Spät, aber doch!? Ja eigentlich wollte ich mir „Der Gesang der Flusskrebse“ für das Heimkino aufheben. Aber dann fragte eine Freundin, die das Buch sehr mochte und der Rest ist Geschichte. Ich hingegen kannte weder das Buch, eher die Skandale rings um Autorin der Literaturvorlage Delia Owens. Dabei lese ich gar keine Klatschzeitungen. Tja. Die Besprechung ist spoilerfrei.
Im Marschland North Carolinas der 60er Jahre wird einer der populären Söhne der Kleinstadt, Chase Andrews (Harris Dickinson), tot aufgefunden. Quarterback war er, beliebt und vermisst. Der jungen Frau Kya alias Catherine Clark (Daisy Edgar-Jones) wird nachgesagt, dass sie was von ihm wollte. Sie ist das komplette Gegenteil von Chase. Von den Eltern verlassen, allein im Marsch aufgewachsen, hat nie eine Schule besucht und erweckt eher den Eindruck sich vor anderen zu verstecken. Die perfekte Schuldige – eine sonderbare Einsiedlerin in den Augen der Leute, die sie nur als „Marschmädchen“ kennen. Strafverteidiger Tom Milton (David Strathairn) kann aber nicht mit ansehen wie einfach es sich gemacht wird als Mord zu deklarieren, was auch ein Unfall hätte sein können. So bietet er ihr Unterstützung an und wir Zuschauende erfahren wie Kya aufgewachsen ist, ihre erste große Liebe Tate (Taylor John Smith) und später Chase kennenlernte.

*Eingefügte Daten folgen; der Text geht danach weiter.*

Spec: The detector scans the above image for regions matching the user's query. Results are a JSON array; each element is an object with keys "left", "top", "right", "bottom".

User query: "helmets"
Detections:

Der von Reese Witherspoon und Lauren Neustadter produzierten Film basiert auf dem Roman Where the Crawdads Sing (im Original) von Delia Owens. Reese Witherspoons Involvierung lässt sich auf ihren recht prominenten Buchclub zurückführen, in dem die Vorlage thematisiert wurde. Im Vorfeld des Films wurde Trubel um Autorin Owens in ihrer Funktion als Zoologin und Tierschützerin laut. Ihr Stiefsohn soll einen Wilderer umgebracht haben (Quelle Vanity Fair). Ich hadere damit, ob das eine gute Werbeaktion ist oder ein in der Tat streitbare Diskussion um Moral, Fiktion und Fakten. Jeder ist dazu eingeladen sich selbst eine Meinung zu bilden. Was in der Tat ein ähnliches Motiv ist, sind die Liebe zur Natur und die Schuldfrage. Kya zieht im Film aus der Natur ihre Kraft und Resilienz, fühlt sich darin sicher. Menschen hingegen gaben ihr selten das Gefühl von Sicherheit. Und falls doch, war sie sich seither sicher „Menschen bleiben nicht“.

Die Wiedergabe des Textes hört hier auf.